# TASK PROMPT
Return the rows below unchanged, reproducing every line in the same order.

Rows from a spatial question set
————

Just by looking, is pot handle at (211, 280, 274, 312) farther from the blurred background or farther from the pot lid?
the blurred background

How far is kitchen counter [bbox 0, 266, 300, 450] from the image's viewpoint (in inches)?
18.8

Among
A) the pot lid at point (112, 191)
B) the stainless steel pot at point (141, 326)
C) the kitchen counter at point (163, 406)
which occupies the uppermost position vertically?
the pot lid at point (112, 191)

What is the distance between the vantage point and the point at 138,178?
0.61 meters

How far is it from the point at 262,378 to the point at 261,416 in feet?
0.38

————

# FINAL RESULT
Just by looking, is pot handle at (211, 280, 274, 312) farther from the blurred background or farther from the pot lid?
the blurred background

How far is kitchen counter [bbox 0, 266, 300, 450] from the image's viewpoint (in inches)?
18.8

Among
A) the pot lid at point (112, 191)
B) the stainless steel pot at point (141, 326)
C) the kitchen counter at point (163, 406)
which occupies the uppermost position vertically?
the pot lid at point (112, 191)

What is the distance between the vantage point and the point at 138,178?
0.61 meters

How far is it from the point at 262,378 to the point at 261,416 in feet?
0.38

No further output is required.